**Data entries**
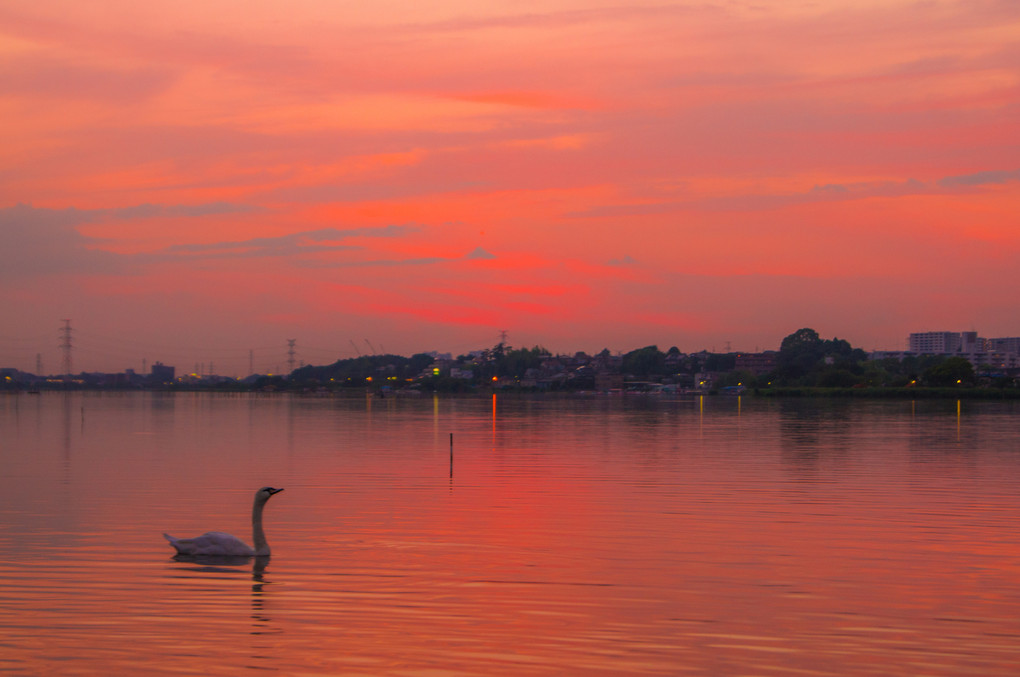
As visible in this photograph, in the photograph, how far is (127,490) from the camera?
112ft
---
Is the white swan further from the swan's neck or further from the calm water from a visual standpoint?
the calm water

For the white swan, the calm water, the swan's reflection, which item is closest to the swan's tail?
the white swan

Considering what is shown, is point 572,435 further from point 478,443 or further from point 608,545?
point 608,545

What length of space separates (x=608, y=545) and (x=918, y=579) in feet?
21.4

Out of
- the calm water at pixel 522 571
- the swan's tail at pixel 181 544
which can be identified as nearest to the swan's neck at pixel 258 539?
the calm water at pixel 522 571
--
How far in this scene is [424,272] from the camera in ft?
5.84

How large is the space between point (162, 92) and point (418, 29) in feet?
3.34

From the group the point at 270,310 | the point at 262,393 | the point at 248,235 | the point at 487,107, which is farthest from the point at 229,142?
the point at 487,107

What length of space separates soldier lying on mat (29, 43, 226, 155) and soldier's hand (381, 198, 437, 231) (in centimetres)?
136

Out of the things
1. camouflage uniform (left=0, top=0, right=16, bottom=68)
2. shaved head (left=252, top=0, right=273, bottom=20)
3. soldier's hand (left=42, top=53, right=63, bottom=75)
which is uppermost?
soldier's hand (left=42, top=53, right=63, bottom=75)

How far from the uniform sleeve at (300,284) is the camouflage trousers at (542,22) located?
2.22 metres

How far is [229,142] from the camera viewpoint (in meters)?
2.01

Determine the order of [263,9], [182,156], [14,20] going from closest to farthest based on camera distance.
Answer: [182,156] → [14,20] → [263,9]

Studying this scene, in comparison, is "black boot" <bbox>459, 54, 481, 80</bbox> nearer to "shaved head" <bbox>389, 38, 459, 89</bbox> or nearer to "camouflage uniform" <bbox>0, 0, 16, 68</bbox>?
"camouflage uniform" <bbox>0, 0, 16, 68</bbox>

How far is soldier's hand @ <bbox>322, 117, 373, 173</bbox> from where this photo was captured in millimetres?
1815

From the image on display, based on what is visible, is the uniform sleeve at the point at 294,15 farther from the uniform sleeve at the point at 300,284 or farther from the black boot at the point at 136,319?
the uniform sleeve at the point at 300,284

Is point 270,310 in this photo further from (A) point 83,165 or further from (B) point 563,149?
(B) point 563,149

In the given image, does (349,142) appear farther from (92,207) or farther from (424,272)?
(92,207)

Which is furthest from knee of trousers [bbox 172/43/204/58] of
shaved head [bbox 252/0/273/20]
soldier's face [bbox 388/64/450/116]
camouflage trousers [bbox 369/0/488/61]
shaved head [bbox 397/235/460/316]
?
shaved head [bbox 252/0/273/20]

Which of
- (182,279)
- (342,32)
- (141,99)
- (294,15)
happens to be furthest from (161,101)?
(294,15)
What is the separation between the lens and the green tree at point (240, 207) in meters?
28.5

**What is needed**
Give the number of lines in the records above that contain the string "sleeve", and nothing else.

**Written answer**
3